↓
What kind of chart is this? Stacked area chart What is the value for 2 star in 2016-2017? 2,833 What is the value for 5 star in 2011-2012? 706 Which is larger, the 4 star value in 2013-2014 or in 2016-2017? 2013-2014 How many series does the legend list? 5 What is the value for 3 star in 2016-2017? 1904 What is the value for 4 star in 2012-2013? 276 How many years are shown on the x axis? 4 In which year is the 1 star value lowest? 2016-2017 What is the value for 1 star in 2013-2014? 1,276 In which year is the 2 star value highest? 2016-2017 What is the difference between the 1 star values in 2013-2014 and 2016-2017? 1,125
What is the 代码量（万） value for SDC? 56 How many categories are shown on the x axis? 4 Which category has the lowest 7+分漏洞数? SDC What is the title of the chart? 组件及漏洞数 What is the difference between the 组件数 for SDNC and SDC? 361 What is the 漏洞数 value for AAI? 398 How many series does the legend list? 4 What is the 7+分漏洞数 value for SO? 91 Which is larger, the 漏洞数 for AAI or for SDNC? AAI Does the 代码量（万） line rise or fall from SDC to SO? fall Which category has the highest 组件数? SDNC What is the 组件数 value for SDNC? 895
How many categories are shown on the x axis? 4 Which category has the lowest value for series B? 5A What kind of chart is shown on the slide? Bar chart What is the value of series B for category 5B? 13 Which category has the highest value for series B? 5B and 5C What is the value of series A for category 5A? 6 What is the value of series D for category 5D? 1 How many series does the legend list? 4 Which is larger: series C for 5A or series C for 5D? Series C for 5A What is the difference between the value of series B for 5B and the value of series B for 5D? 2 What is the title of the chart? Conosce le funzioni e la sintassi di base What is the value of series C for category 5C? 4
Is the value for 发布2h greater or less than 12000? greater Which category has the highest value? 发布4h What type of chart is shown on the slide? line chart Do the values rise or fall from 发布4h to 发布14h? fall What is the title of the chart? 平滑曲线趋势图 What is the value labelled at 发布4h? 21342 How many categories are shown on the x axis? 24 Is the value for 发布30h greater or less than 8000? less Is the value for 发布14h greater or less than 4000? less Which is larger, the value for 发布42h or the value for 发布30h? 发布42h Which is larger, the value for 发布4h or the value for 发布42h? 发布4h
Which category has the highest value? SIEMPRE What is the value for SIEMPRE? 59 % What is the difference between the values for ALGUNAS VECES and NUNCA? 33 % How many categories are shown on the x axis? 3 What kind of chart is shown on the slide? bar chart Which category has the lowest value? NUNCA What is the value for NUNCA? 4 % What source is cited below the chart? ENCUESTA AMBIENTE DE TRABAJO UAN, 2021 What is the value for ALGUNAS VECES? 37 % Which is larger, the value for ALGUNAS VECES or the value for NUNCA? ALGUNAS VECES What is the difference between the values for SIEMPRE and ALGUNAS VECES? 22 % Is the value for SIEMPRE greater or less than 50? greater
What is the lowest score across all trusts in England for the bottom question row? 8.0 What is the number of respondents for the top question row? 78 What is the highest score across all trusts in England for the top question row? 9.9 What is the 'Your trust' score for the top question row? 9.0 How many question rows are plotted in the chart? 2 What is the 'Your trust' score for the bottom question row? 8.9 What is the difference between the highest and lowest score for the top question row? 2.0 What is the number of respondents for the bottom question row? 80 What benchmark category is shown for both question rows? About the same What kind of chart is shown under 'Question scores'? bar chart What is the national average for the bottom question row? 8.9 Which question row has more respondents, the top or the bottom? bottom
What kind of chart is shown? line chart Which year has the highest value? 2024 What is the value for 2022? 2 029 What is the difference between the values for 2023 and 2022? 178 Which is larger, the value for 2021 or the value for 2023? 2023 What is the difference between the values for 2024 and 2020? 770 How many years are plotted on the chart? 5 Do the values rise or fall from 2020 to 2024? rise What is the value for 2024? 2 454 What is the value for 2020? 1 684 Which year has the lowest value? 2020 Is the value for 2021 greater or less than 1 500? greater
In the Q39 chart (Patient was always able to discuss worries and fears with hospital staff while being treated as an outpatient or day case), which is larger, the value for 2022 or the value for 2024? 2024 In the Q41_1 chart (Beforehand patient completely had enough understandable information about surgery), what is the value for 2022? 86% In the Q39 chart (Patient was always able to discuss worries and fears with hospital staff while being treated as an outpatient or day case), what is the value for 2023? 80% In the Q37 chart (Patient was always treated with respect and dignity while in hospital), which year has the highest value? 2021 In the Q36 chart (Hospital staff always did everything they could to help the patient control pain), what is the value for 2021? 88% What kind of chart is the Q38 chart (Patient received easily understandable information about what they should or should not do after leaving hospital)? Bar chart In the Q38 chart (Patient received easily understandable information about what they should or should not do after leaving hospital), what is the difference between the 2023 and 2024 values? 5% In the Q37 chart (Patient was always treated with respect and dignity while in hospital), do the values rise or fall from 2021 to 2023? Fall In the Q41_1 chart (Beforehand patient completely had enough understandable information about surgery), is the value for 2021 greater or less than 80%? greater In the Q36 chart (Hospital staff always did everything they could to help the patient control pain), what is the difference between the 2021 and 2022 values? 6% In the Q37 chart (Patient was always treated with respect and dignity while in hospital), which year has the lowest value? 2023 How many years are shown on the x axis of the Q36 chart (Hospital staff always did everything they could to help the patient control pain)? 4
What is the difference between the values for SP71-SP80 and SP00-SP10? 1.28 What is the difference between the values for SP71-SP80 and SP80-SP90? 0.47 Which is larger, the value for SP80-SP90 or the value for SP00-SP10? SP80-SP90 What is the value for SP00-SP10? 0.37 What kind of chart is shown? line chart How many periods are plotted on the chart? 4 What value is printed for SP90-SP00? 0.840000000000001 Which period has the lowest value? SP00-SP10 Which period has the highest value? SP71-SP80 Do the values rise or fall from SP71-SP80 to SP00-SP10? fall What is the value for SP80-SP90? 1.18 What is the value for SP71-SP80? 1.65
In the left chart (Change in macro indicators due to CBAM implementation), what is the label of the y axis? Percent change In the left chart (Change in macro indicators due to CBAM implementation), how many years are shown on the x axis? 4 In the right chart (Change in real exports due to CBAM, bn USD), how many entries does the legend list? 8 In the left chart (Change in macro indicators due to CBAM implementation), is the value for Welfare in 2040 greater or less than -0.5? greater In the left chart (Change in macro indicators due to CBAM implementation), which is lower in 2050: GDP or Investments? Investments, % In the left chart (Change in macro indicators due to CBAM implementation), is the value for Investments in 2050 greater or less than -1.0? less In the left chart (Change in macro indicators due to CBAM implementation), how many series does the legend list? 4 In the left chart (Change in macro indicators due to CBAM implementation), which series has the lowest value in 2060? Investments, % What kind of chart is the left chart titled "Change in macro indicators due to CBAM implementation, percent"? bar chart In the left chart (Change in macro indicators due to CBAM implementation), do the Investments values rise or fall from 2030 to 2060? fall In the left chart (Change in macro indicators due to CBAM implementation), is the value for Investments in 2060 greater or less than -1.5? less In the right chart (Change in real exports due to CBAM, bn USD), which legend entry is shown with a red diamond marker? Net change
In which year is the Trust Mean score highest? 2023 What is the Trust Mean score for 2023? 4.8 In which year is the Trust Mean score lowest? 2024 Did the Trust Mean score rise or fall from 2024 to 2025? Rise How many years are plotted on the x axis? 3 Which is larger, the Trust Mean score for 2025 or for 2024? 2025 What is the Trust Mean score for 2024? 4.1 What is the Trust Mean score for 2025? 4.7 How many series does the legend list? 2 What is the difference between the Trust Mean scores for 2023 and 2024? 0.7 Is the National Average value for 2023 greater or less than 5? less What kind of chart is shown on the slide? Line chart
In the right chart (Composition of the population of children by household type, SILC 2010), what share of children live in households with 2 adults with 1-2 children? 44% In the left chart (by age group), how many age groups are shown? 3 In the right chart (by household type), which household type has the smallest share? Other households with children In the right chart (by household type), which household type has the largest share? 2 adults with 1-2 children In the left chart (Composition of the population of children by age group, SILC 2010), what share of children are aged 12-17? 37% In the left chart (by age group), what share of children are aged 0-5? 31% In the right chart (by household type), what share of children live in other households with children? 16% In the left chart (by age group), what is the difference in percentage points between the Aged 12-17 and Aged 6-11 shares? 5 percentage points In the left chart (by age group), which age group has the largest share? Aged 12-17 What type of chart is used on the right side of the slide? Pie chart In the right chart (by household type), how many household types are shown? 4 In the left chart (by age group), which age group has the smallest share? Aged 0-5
↑
== Exercise goal ==
Starting at the beginning of the records and ending with the line that contains "What is the 代码量（万）", recast those lines as a numbered list, omitting any blank lines.

== Solution to this exercise ==
1. What kind of chart is this? Stacked area chart What is the value for 2 star in 2016-2017? 2,833 What is the value for 5 star in 2011-2012? 706 Which is larger, the 4 star value in 2013-2014 or in 2016-2017? 2013-2014 How many series does the legend list? 5 What is the value for 3 star in 2016-2017? 1904 What is the value for 4 star in 2012-2013? 276 How many years are shown on the x axis? 4 In which year is the 1 star value lowest? 2016-2017 What is the value for 1 star in 2013-2014? 1,276 In which year is the 2 star value highest? 2016-2017 What is the difference between the 1 star values in 2013-2014 and 2016-2017? 1,125
2. What is the 代码量（万） value for SDC? 56 How many categories are shown on the x axis? 4 Which category has the lowest 7+分漏洞数? SDC What is the title of the chart? 组件及漏洞数 What is the difference between the 组件数 for SDNC and SDC? 361 What is the 漏洞数 value for AAI? 398 How many series does the legend list? 4 What is the 7+分漏洞数 value for SO? 91 Which is larger, the 漏洞数 for AAI or for SDNC? AAI Does the 代码量（万） line rise or fall from SDC to SO? fall Which category has the highest 组件数? SDNC What is the 组件数 value for SDNC? 895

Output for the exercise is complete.